--- start of Excerpted data ---

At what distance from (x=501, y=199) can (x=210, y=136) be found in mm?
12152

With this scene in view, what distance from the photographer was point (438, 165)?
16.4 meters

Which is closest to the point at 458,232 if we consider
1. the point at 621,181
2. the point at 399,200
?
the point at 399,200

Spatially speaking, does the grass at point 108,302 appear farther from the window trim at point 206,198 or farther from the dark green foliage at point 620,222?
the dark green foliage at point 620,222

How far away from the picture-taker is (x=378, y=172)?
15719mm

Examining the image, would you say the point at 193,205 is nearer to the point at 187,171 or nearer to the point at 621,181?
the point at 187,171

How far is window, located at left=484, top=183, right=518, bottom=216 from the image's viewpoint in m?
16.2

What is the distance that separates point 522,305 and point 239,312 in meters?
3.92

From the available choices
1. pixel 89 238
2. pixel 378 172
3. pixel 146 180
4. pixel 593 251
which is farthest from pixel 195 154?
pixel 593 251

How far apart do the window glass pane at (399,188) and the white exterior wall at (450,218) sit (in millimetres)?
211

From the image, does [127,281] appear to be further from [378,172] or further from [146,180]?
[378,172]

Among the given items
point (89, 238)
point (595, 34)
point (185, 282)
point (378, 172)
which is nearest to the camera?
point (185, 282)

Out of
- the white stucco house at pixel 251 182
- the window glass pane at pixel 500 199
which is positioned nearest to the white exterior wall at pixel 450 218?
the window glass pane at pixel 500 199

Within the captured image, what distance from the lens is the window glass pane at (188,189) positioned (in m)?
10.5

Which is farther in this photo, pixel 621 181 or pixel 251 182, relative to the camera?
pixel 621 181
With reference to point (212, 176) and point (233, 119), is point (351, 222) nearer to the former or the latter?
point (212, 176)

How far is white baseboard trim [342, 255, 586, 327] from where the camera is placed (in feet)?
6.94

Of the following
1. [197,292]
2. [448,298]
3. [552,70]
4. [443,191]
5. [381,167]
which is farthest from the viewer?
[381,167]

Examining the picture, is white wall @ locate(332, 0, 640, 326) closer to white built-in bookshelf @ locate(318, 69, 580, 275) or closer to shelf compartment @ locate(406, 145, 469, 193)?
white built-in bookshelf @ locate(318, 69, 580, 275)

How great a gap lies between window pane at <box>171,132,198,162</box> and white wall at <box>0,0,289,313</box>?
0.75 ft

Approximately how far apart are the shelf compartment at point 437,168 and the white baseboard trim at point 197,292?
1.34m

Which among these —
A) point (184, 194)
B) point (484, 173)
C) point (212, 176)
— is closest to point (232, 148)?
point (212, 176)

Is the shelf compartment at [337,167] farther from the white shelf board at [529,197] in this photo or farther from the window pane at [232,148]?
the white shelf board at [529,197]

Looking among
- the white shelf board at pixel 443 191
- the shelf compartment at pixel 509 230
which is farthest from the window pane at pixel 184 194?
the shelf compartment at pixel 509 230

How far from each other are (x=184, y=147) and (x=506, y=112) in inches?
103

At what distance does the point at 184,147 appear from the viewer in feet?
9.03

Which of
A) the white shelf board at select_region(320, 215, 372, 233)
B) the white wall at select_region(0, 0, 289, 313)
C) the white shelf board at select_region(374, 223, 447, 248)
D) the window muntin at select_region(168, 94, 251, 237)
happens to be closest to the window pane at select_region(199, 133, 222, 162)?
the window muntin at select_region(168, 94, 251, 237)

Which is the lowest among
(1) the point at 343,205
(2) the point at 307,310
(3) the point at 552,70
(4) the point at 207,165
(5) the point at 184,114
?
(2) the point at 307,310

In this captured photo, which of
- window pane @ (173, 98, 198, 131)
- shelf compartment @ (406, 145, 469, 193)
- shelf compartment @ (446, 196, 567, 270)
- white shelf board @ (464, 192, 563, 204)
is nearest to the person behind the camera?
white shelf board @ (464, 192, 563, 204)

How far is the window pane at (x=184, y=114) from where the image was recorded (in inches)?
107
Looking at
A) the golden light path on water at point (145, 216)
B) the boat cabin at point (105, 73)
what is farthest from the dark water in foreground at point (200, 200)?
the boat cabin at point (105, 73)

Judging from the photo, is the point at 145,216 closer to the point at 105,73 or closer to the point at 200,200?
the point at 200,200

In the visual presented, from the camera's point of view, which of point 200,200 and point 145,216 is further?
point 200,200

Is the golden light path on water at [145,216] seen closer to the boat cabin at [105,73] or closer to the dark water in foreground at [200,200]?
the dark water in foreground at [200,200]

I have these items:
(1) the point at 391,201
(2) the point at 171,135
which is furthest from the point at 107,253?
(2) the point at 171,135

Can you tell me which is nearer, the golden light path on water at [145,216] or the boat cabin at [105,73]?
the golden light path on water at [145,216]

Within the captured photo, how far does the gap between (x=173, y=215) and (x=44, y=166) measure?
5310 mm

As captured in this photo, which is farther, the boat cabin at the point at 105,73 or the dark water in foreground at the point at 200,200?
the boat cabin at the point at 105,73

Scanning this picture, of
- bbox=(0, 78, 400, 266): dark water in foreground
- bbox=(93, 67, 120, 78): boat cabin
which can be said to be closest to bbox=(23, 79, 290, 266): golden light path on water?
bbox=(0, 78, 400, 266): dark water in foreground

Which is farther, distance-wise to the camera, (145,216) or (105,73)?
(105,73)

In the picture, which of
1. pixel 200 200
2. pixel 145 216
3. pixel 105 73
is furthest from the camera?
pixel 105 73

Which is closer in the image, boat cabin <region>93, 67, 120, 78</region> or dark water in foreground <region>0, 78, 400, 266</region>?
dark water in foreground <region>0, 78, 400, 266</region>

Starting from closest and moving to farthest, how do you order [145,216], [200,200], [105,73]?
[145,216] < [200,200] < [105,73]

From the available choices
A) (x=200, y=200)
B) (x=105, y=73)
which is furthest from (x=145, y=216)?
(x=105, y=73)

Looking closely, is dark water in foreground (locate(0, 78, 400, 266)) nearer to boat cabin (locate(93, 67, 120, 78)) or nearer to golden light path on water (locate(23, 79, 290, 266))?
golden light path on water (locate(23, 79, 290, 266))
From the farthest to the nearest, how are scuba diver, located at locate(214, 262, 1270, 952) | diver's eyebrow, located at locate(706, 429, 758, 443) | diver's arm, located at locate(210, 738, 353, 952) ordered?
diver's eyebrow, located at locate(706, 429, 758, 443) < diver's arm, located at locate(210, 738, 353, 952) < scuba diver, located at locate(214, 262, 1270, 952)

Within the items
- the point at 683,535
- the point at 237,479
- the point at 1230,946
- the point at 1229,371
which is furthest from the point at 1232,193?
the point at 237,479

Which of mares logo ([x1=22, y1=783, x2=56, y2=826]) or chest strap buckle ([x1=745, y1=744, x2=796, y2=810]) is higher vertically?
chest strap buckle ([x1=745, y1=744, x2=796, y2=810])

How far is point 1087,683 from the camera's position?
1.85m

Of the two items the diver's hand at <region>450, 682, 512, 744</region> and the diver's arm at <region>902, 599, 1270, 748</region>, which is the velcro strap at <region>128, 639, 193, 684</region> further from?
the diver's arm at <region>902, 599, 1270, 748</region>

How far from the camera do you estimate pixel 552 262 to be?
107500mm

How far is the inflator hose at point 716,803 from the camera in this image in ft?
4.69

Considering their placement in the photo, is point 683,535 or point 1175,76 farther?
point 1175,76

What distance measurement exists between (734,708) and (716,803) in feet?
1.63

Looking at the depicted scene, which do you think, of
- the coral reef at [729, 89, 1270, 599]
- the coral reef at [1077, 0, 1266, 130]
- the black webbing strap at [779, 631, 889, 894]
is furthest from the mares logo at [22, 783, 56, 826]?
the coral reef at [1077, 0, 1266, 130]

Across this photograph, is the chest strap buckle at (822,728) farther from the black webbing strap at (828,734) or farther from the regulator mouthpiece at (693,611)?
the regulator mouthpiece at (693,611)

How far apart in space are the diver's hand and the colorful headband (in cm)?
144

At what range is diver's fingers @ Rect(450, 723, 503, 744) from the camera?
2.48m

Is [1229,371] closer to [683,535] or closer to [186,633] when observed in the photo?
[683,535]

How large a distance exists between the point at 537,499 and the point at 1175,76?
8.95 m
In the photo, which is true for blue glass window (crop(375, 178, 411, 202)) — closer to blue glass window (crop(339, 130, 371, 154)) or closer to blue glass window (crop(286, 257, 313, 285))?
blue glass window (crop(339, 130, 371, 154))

--- end of Excerpted data ---

Given exercise. Take the line with "Across this photograph, is" and all lines after it to the last line, and reproduce them exactly.

Complete answer.
Across this photograph, is the chest strap buckle at (822,728) farther from the black webbing strap at (828,734) or farther from the regulator mouthpiece at (693,611)?
the regulator mouthpiece at (693,611)

How far apart in space are the diver's hand and the colorful headband (in cm)?
144

At what range is diver's fingers @ Rect(450, 723, 503, 744) from the camera?
2.48m

Is [1229,371] closer to [683,535] or closer to [186,633] when observed in the photo?
[683,535]

How large a distance exists between the point at 537,499 and the point at 1175,76?
8.95 m
In the photo, which is true for blue glass window (crop(375, 178, 411, 202)) — closer to blue glass window (crop(339, 130, 371, 154)) or closer to blue glass window (crop(286, 257, 313, 285))?
blue glass window (crop(339, 130, 371, 154))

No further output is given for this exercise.